Анатолий Луначарский - ОБ ИСКУССТВЕ. ТОМ 1 (Искусство на Западе)
Сиенцы, пожалуй, менее выразительны, но в их картинах бесконечно много искренности, лиризма, мистического подъема. Страстная религиозность, так бурно и красиво вылившаяся в преданиях о святой Екатерине Сиенской[109], сквозит и в этих полудетских, но гениальных иллюстрациях к библейским и евангельским драмам.
Конечно, богатейшая коллекция маленьких картин, пределл[110] и триптихов, принадлежащая папе, не дает полного представления о всем художественном творчестве той своеобразной и сильной эпохи — ведь она выразилась в длинном ряде больших и удивительных фресок самого Джотто, Орканьи, Гадди, Меммн и других. Эти фрески к прочим достоинствам живописи того времени присоединяют достойный всяческого подражания декоративный такт в разработке сюжетов и подборе красок и в большинстве случаев отличаются глубоким философским замыслом, справедливо восхищавшим Джона Рёскина.

ПРИЛОЖЕННЫЕ ДАННЫЕ:
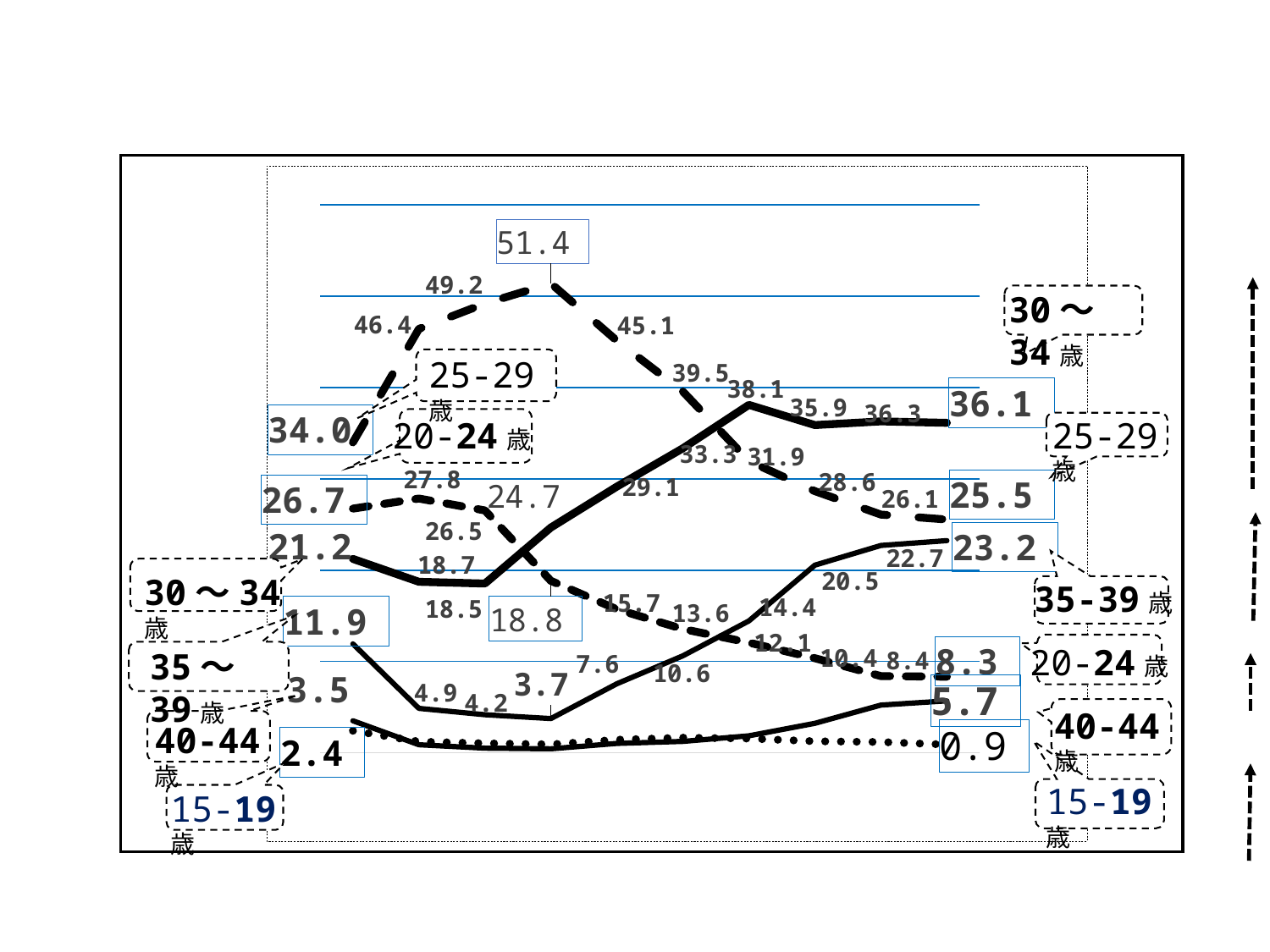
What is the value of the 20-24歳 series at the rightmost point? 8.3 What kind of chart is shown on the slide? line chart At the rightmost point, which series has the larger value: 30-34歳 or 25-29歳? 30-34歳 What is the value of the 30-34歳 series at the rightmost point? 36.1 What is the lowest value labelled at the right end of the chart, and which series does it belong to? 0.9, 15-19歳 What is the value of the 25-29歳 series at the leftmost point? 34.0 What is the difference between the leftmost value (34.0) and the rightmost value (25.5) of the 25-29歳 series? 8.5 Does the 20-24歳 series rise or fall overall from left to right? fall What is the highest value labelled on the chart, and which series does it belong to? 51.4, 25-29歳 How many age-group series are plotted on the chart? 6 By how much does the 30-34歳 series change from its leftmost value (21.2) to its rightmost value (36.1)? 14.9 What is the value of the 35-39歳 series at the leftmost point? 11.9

--

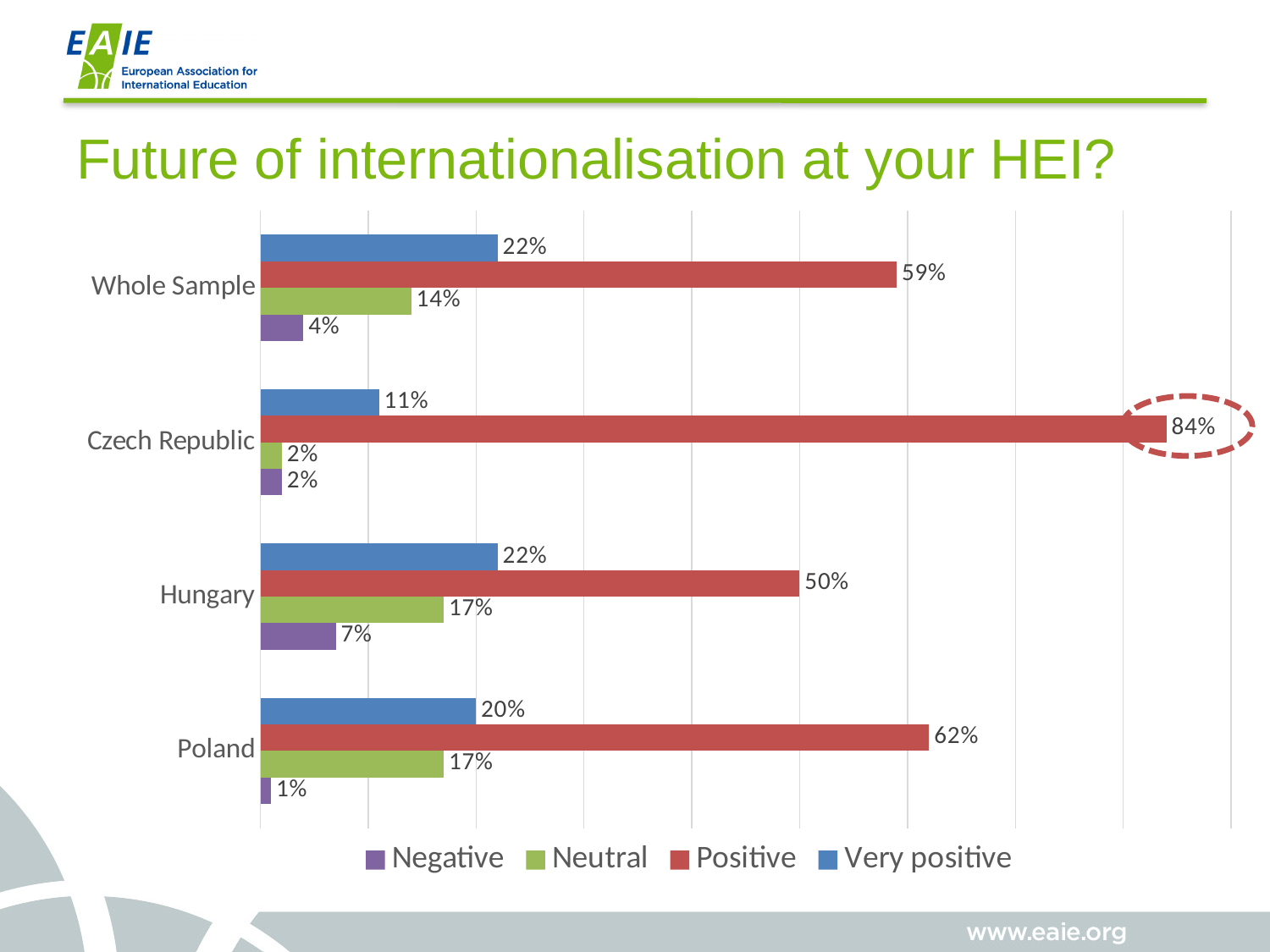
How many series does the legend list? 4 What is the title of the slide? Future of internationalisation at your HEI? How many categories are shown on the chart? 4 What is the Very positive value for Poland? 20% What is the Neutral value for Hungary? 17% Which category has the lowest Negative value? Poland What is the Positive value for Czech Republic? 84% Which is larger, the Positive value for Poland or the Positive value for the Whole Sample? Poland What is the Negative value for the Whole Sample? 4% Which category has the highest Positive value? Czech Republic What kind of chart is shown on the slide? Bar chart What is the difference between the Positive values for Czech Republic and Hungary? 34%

ЗАДАНИЕ 1:
Ответьте по тексту о сиенской живописи:
(а) Кому принадлежит богатейшая коллекция маленьких картин, пределл и триптихов?
(б) С преданиями о какой святой связана страстная религиозность сиенцев?
(в) Чем во фресках справедливо восхищался Джон Рёскин?
ЗАДАНИЕ 2:
Подхватите текст о сиенской живописи и фресках и продолжите его после последнего предложения.
Записи здесь никак не используются.

ОЖИДАЕМЫЙ ОТВЕТ 1:
(а) Папе.
(б) О святой Екатерине Сиенской.
(в) Глубоким философским замыслом.

ОЖИДАЕМЫЙ ОТВЕТ 2:
О лучшей из этих фресок — «Триумфе смерти» Орканьи в Пизе — мы уже говорили в одном из наших писем.
Вторая и третья зала дают возможность проследить развитие умбрийской школы. Произведения этой школы довольно редко встречаются в обычно посещаемых музеях Европы. Для изучения их необходимо посетить Перуджу и Урбино. Пинакотека в обновленном своем виде может заменить такое путешествие.
Вы видите, как началась умбрийская школа, исходя несомненно из сиенских влияний, как она с самого же начала, в значительной степени потеряв мистическую остроту переживаний, влила в искусство новый элемент — умиленную грусть и кроткую миловидность. В самых незначительных картинах умбрийцев вы чувствуете очаровательную грацию великого цветка этого корня — искусства Рафаэля. В пинакотеке имеется одна Мадонна, принадлежащая несомненно к XV веку, но которую можно принять за тщательный этюд хотя бы к «Belle Jardiniere»[111] в
Лувре. Несколько красиво расположенных, сильно написанных, хотя и условных по замыслу картин Пинтуриккьо, несколько полных манерной меланхолии, тонкого изящества, красочной нежности полотен Перуджино подводят вас прямо к Рафаэлю.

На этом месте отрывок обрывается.